The general medical practitioner and businessman who also doubles as a Director at the National Institute of Policy and Strategic Studies (NIPSS), promised to make a “resounding difference at the Senate and get things done” to improve the lots of his people and Nigerians.
Fielding questions on Amosun’s plan to return to the Senate after completing his tenure as governor in 2019 and the threat such poses to his ambition, Majekodunmi said it would be easier to confront the governor on the field and floor him than any other candidate.
The Chairman, Kejide Hospitals Ltd, said the political momentum in the state today has shifted, unlike what it used to be yesterday when it was so good on the side of Amosun.
His words: “I will defeat him (Amosun). I will defeat him and there won’t be any bitterness about it. The idea that he wants to go back to the Senate is (now) true, unlike what we hear as rumour about the Secretary to the State Government (SSG) (Taiwo Adeoluwa).
“Whoever it is, be it Amosun, it will be easier to defeat Amosun than any other candidate. The situation with him now is not as good as it used to be. Many are leaving. So, I will defeat him hands down without any bitterness.”
The Bagbile of Egbaland also gave an indication why the people would vote him to represent them and not other aspirants, because with “quality legislations”, which he pledged to champion, if elected on the platform of the ADC, would help address some of the major socioeconomic challenges facing Nigerians.
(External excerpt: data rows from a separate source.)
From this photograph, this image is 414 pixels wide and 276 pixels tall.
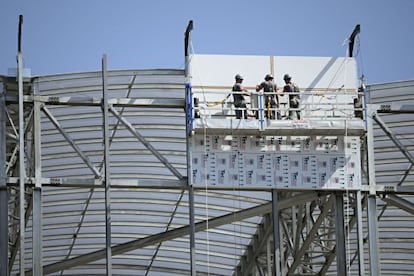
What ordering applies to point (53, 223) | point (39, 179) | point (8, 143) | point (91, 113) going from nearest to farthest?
point (39, 179)
point (8, 143)
point (91, 113)
point (53, 223)

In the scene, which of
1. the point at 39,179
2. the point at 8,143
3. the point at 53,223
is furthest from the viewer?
the point at 53,223

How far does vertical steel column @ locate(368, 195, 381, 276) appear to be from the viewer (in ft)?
138

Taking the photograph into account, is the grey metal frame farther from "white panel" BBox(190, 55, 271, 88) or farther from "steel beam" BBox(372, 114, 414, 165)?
"white panel" BBox(190, 55, 271, 88)

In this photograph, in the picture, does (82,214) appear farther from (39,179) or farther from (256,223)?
(39,179)

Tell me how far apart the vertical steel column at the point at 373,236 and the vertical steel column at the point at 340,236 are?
896 millimetres

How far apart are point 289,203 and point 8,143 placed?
35.6 ft

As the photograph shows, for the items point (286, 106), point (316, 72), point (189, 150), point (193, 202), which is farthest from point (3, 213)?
point (316, 72)

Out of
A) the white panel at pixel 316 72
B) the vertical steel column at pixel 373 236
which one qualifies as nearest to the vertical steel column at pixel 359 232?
the vertical steel column at pixel 373 236

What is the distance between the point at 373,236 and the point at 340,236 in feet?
3.61

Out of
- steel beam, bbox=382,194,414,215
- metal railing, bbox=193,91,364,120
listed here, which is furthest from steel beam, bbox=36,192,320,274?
metal railing, bbox=193,91,364,120

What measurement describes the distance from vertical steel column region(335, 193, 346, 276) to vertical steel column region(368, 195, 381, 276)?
896mm

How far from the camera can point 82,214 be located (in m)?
53.6

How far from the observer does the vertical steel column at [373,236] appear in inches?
1655

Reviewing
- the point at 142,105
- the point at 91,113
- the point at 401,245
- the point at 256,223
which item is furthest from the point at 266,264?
the point at 142,105
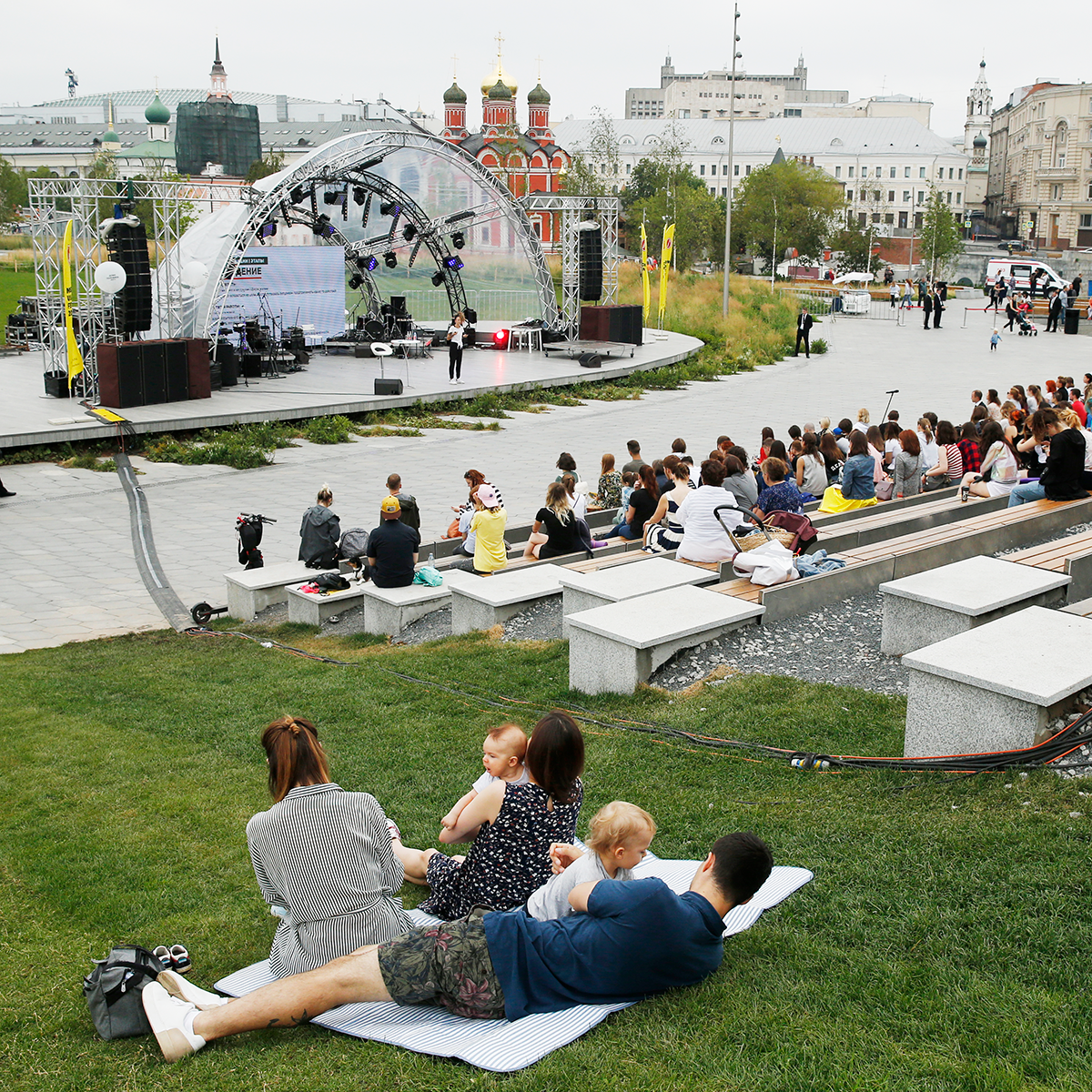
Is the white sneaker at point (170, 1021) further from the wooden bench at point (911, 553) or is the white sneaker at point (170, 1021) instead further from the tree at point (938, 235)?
the tree at point (938, 235)

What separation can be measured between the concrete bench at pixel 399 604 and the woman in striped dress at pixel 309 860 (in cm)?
571

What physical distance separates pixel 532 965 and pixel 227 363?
2338 cm

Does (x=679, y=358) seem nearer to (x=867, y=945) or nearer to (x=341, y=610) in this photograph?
(x=341, y=610)

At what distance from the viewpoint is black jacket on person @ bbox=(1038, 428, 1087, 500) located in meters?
9.75

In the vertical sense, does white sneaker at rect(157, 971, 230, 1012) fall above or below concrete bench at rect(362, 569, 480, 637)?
above

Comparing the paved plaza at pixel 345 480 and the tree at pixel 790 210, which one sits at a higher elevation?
the tree at pixel 790 210

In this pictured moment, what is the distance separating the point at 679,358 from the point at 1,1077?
2974 cm

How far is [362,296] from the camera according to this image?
33625 mm

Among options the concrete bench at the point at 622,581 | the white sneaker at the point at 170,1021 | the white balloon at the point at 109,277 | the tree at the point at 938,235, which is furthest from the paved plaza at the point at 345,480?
the tree at the point at 938,235

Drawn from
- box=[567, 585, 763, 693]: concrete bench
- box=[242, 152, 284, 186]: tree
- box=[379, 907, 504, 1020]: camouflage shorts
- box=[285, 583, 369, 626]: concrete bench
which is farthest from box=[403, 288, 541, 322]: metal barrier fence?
box=[242, 152, 284, 186]: tree

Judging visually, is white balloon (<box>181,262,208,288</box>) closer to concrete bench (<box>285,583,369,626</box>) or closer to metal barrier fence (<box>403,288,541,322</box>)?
metal barrier fence (<box>403,288,541,322</box>)

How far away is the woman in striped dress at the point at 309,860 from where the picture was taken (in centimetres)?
390

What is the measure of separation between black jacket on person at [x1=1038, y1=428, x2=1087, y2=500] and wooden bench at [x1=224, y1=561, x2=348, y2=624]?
6.71 meters

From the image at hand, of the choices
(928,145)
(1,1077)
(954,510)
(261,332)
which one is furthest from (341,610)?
(928,145)
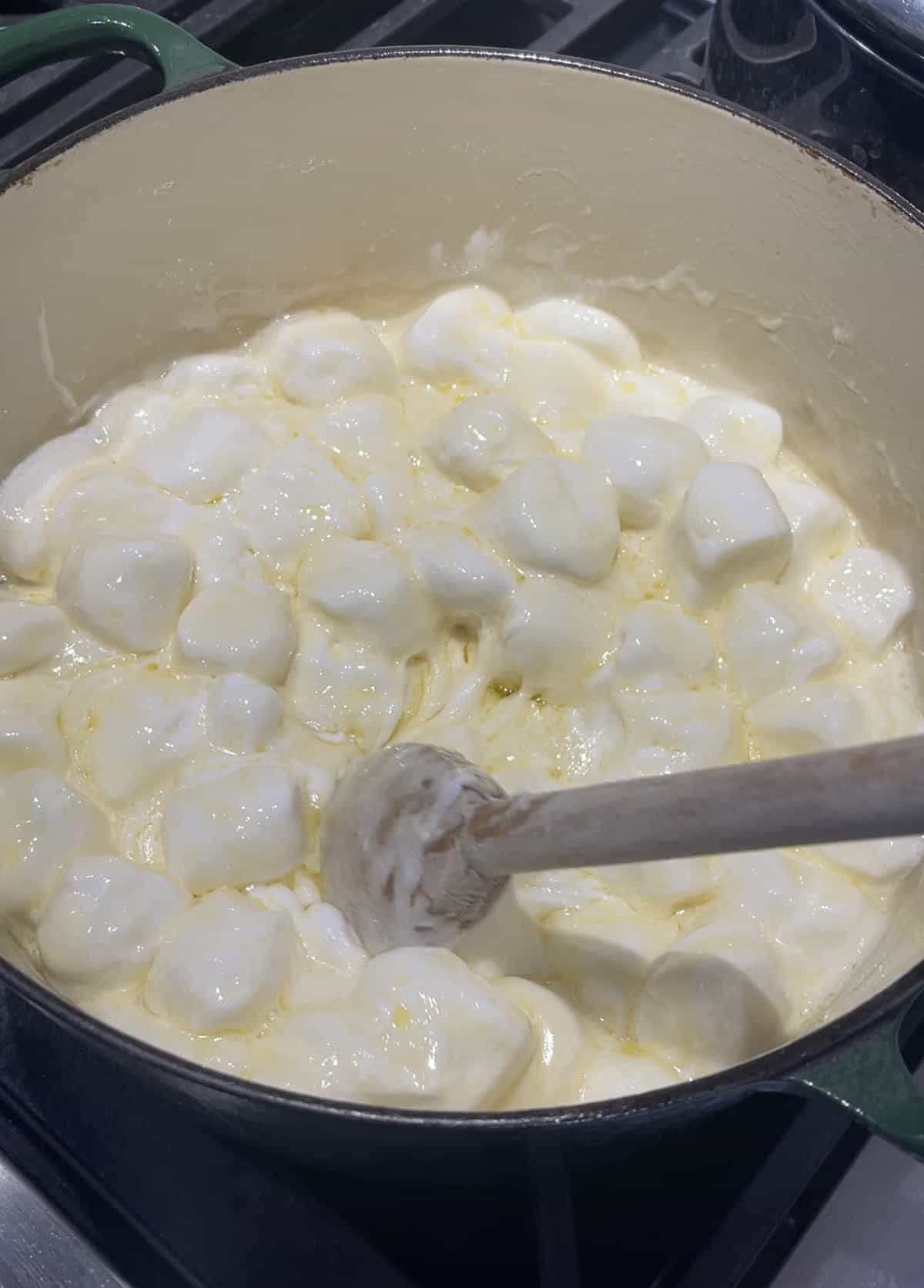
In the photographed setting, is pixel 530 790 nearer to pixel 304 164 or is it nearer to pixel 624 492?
pixel 624 492

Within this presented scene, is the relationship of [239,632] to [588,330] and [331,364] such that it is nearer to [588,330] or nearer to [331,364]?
[331,364]

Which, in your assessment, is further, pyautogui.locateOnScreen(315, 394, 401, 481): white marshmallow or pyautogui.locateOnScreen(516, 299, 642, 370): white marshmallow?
pyautogui.locateOnScreen(516, 299, 642, 370): white marshmallow

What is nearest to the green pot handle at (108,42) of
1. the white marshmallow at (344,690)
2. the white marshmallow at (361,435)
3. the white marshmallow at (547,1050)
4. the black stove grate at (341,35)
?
the black stove grate at (341,35)

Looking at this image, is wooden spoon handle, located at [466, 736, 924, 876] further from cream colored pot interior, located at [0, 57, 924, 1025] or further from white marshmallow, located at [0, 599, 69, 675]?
cream colored pot interior, located at [0, 57, 924, 1025]

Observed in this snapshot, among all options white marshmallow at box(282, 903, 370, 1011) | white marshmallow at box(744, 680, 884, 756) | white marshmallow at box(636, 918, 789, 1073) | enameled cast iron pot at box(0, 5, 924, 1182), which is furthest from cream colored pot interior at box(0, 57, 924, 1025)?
white marshmallow at box(282, 903, 370, 1011)

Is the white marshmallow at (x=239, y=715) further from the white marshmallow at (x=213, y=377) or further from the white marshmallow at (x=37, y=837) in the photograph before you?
the white marshmallow at (x=213, y=377)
Majekodunmi lamented the increasing suffering of his people and the rest of Nigerians due to what he described as “corrupt legislation”, lack of good governance, insecurity and misplaced priorities, adding that people-oriented legislations, if put in place and implemented, could reverse the situation.
For Oseni-Gomez (Ake), who happens to be the first and only female Speaker of the Ogun State House of Assembly (2003 to 2008), said she is in the race for the Senate to serve her people better.
There are indications that the outcome of series of consultations across political circles, associates, leaders, elders and good people of the senatorial district, carried out by the aspirant are prodding her to go on with her ambition.
Oseni-Gomez said she is going to the Senate to use legislative means to “reverse the persistent disappointments in the polity and free the people from the present political system that was built on untruths and propagandas”.
Who finally takes the seat?….Time will definitely tell.